- **TASK OBJECTIVE**
Reproduce word for word the part of the Guantanamo ruling article starting at "The court ruled" and ending at "a European tour.".

- **PROVIDED TEXT**
Guantanamo prisoners
can challenge detention

 
WASHINGTON: The US Supreme Court Thursday ruled prisoners at the Guantanamo military base have a right to challenge their detention in US civilian courts, dealing a stiff rebuke to the Bush administration.

“The laws and constitution are designed to survive, and remain in force, in extraordinary times,” the court said in its historic ruling, the third blow in four years to the government’s case for trying “war on terror” suspects in military tribunals. “Liberty and security can be reconciled; and in our system they are reconciled within the framework of the law.”

The court ruled by five to four that prisoners in the US military prison in southeastern Cuba “have the constitutional privilege of habeas corpus.”

President George W. Bush said he would abide by the decision but disagreed with it, and would consider seeking new legislation, while the Pentagon said it would examine the implications of the ruling.

“It’s a Supreme Court decision, we’ll abide by the court’s decision. That doesn’t mean I have to agree with it,” Bush said from Rome during a European tour.

Thursday’s ruling should now give the prisoners and their legal teams the right to demand to know on what basis they are being held.

So far the Bush administration has refused to unveil the body of evidence to justify the prisoners’ continued detention, saying it would endanger national security.

It was not immediately clear how Thursday’s ruling would affect those 270 detainees still held in the jail, opened in January 2002 to deal with suspects rounded up in the US “war on terror.”

Two-thirds of the 800 prisoners who have passed through Guantanamo’s barbed-wire gates have been freed, mostly without charge, after several years in captivity.

Australian David Hicks is the only “war on terror” detainee to have so far been sentenced at Guantanamo after pleading guilty in a deal which allowed him to serve out his nine-month term at home.

Justice Department spokesman Peter Carr said the department was disappointed with the ruling and would review it, but noted that it did not directly affect the 20 Guantanamo detainees who currently face trial before military commissions, and military commission trials will continue to go forward.

Those trials include Khalid Sheikh Mohammed, considered the mastermind of the September 11, 2001 terror attacks in the United States, and Osama bin Laden’s driver, Salim Hamdan.

The Supreme Court took up the issue of Guantanamo inmates in 2004 and again in 2006, ruling both times that detainees had a statutory—legal but not constitutional—right to contest their indefinite detention.

- **SUPPLIED MATERIAL**
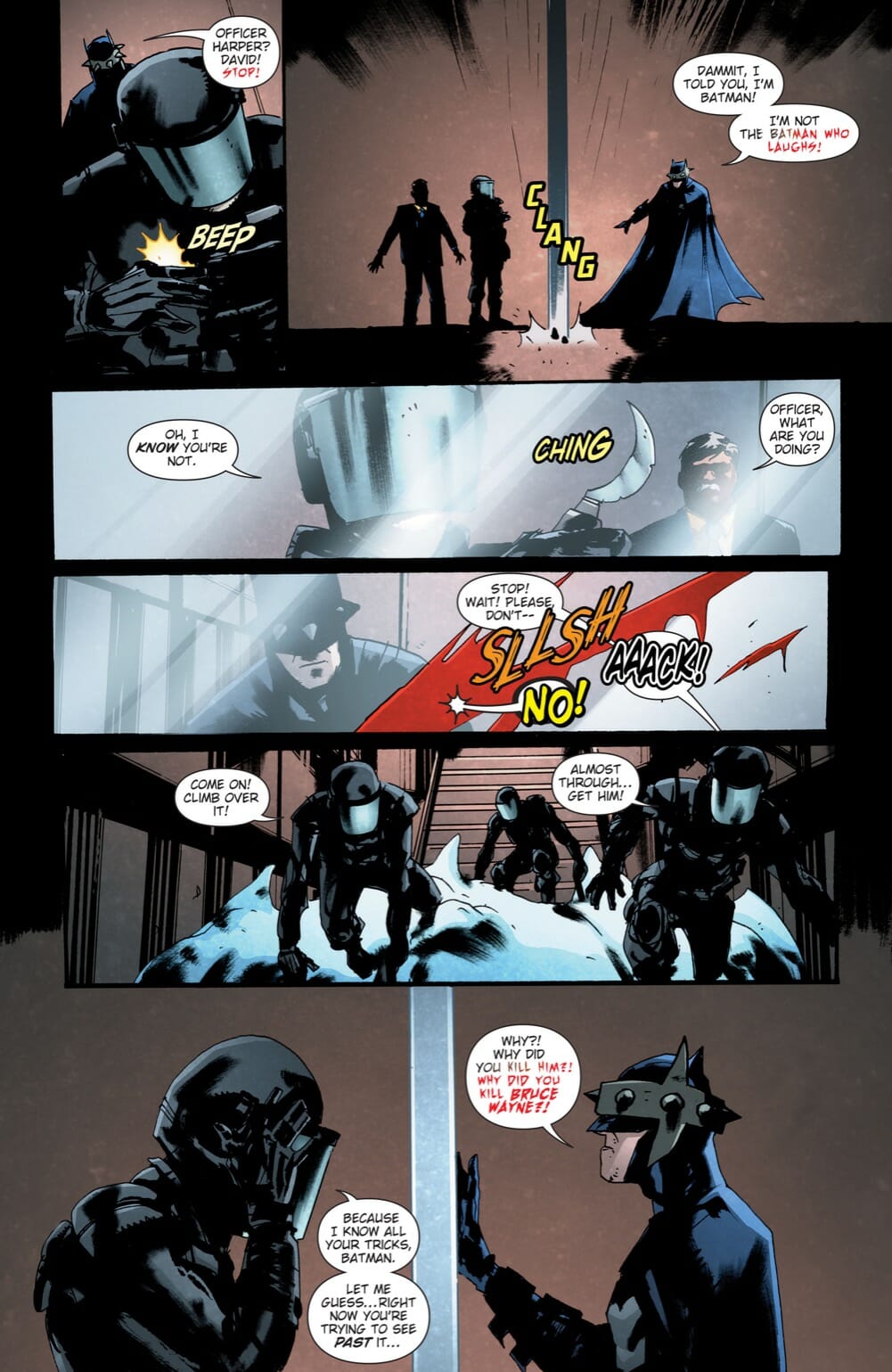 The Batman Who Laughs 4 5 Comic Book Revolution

* * *

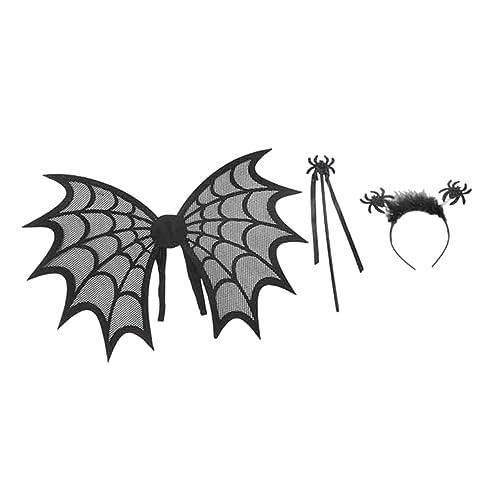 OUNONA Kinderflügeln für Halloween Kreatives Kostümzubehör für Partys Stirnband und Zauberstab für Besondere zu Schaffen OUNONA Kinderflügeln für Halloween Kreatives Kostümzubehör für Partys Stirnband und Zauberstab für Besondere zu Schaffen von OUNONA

==

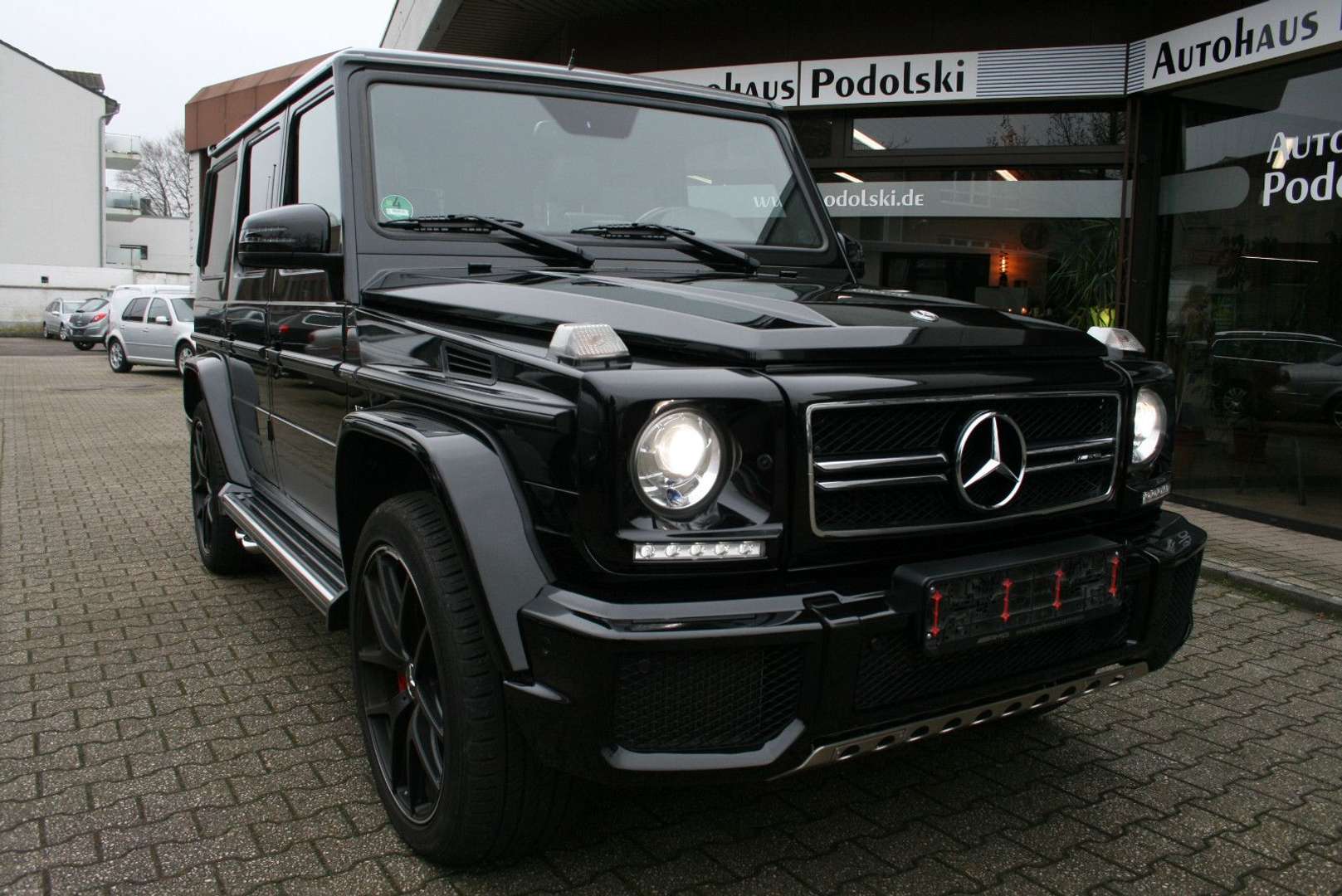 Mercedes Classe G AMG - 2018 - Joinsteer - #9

- **TASK SOLUTION**
The court ruled by five to four that prisoners in the US military prison in southeastern Cuba “have the constitutional privilege of habeas corpus.”

President George W. Bush said he would abide by the decision but disagreed with it, and would consider seeking new legislation, while the Pentagon said it would examine the implications of the ruling.

“It’s a Supreme Court decision, we’ll abide by the court’s decision. That doesn’t mean I have to agree with it,” Bush said from Rome during a European tour.